→ Text excerpt
=======
The name of the priest is redacted from the so-called Murphy Report, but its details match what is known of McCabe's history.

The report, issued last year, gives an account of the priest's time in the Diocese of Santa Rosa, which was one of the hardest hit by the Catholic priest abuse scandal. More than a dozen priests have been suspected of sexual misconduct there.

The priest whose history is outlined in the Murphy Report was accused several times of inappropriate contact with boys, but it took years for him to be removed from church work.

The report states that he was the subject of abuse complaints in Dublin as early as 1977, including from a boy who said he was assaulted after rehearsal for Easter ceremonies.

In 1981, the archbishop in Dublin, Dermot Ryan, sent the priest to a therapy program in England. However, the report said, Ryan told others that the priest had gone away for treatment for throat cancer.
=======
→ Actions to take
1/ In the passage about the Murphy Report, where did Archbishop Dermot Ryan send the priest in 1981?
2/ Write the next few sentences of the passage about the Murphy Report, picking up after its final sentence.
The items were drawn from a separate source.

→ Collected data
=======
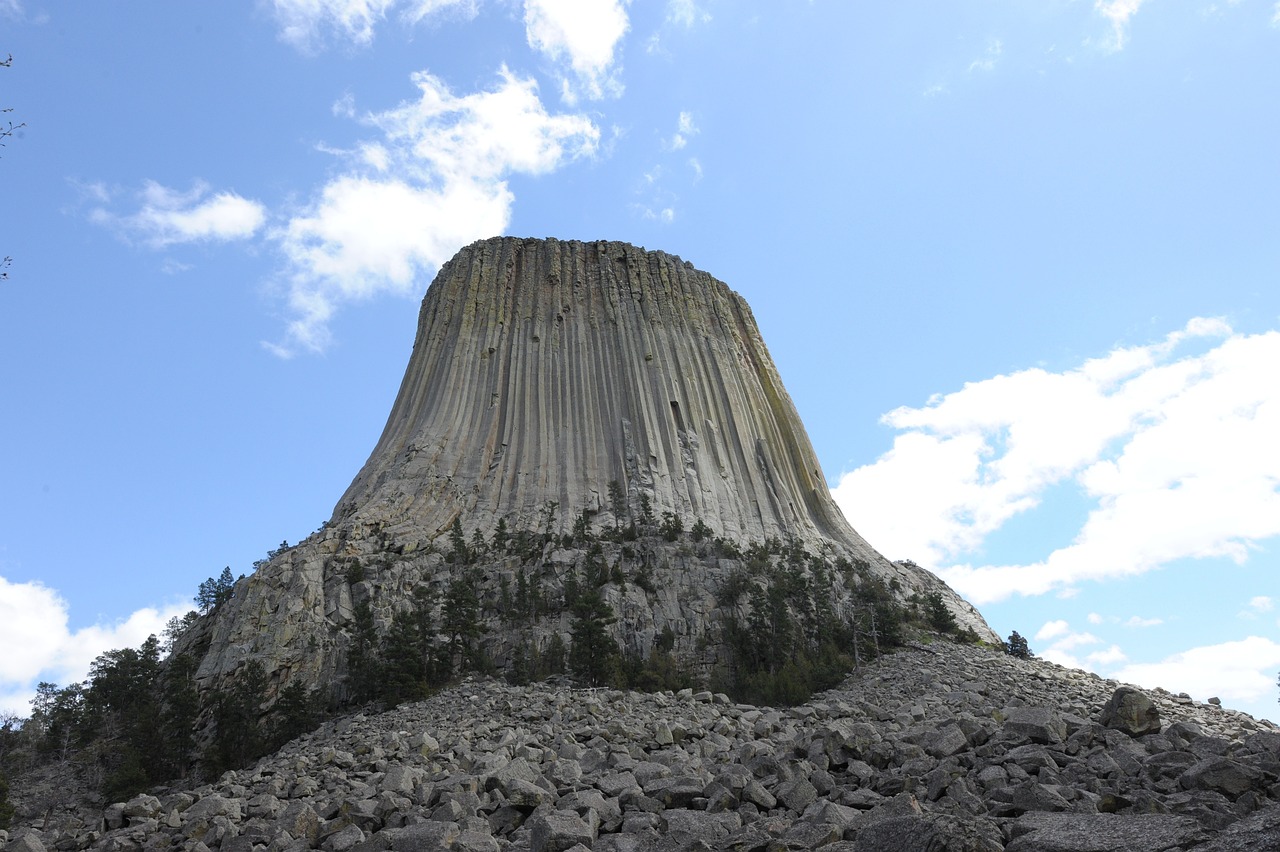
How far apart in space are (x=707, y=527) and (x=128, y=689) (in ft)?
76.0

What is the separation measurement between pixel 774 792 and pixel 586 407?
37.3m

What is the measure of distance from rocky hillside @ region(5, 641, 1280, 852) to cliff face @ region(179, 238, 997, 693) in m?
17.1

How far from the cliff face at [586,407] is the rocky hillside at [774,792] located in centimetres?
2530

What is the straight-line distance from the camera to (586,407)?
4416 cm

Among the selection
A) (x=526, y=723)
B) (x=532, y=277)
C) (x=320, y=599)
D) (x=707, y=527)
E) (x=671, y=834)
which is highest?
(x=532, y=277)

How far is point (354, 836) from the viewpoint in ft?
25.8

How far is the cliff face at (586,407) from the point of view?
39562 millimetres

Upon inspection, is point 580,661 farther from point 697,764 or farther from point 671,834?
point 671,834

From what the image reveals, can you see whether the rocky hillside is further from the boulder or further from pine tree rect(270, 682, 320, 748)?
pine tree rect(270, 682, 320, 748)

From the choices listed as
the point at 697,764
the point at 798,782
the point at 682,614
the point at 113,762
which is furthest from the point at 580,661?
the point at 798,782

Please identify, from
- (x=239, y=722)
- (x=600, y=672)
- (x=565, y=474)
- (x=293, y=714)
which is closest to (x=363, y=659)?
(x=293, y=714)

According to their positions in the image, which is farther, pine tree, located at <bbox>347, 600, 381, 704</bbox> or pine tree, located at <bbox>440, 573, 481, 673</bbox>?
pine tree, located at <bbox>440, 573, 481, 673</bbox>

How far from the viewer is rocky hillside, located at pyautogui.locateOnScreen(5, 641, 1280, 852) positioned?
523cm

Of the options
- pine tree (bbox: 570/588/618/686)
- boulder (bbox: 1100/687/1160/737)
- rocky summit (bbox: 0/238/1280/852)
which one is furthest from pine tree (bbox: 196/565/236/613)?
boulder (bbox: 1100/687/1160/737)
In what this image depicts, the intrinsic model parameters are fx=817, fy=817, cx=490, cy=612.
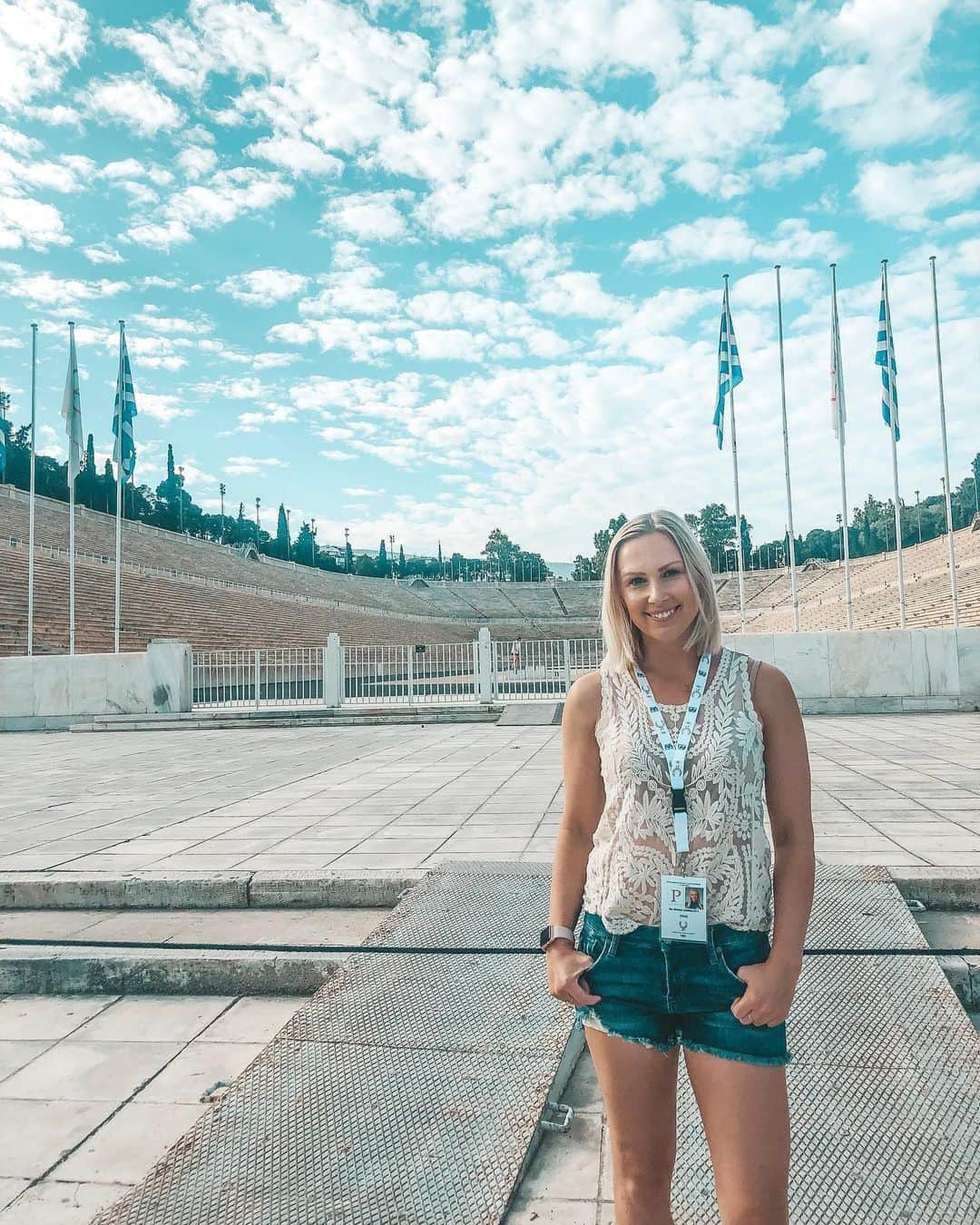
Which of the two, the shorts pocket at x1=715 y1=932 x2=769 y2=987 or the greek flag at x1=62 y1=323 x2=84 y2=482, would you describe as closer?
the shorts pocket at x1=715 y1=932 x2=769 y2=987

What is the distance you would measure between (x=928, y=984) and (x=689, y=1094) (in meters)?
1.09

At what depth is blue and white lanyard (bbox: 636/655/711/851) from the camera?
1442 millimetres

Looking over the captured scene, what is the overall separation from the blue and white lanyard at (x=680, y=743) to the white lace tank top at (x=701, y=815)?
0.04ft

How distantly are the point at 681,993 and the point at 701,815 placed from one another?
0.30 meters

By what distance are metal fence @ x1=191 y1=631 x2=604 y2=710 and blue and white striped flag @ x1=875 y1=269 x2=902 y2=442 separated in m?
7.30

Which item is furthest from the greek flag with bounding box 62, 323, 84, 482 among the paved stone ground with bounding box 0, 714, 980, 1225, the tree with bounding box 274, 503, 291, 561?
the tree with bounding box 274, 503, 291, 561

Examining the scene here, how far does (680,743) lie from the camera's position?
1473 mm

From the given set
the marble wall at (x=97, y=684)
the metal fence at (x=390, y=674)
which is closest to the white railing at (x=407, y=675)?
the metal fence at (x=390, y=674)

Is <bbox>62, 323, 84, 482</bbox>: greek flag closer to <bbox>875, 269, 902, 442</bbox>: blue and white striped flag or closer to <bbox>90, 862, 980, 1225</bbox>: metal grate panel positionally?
=======
→ Responses for each task
1/ He sent the priest to a therapy program in England.

2/
The next year, the report said, another complaint surfaced. At a celebration for a boy's confirmation, the priest allegedly touched him in a manner that caught the attention of adults.

Diagnosed as pedophile

According to the report, another pastor said that when Archbishop Ryan learned of the latest accusation, he said aloud, "In the name of God, what does one do with such a man?"

Ryan's answer was to send the priest to New Mexico, the report states, to a "renewal program" for Catholic priests who suffered from sexual impulses. There, he was diagnosed as a pedophile and prescribed Depo-Provera to lower his testosterone, the report said.

Again, Ryan forged a cover story, the report said, writing in the priest's personnel file that he went "to study further in the U.S.A."

Stayed in the U.S.

The Depo-Provera worked, but Ryan was concerned about the availability of the drug in Ireland, the report said. In mid-1983, he made a personal appeal to Santa Rosa's bishop, Mark Hurley.

The report said it appeared that Hurley, who like Ryan is now deceased, was told of the priest's past. But when sexual abuse was being investigated in the Santa Rosa diocese in 1995, the report said, Hurley swore in a deposition that he had "torn up all confidential personnel records before his resignation in 1987."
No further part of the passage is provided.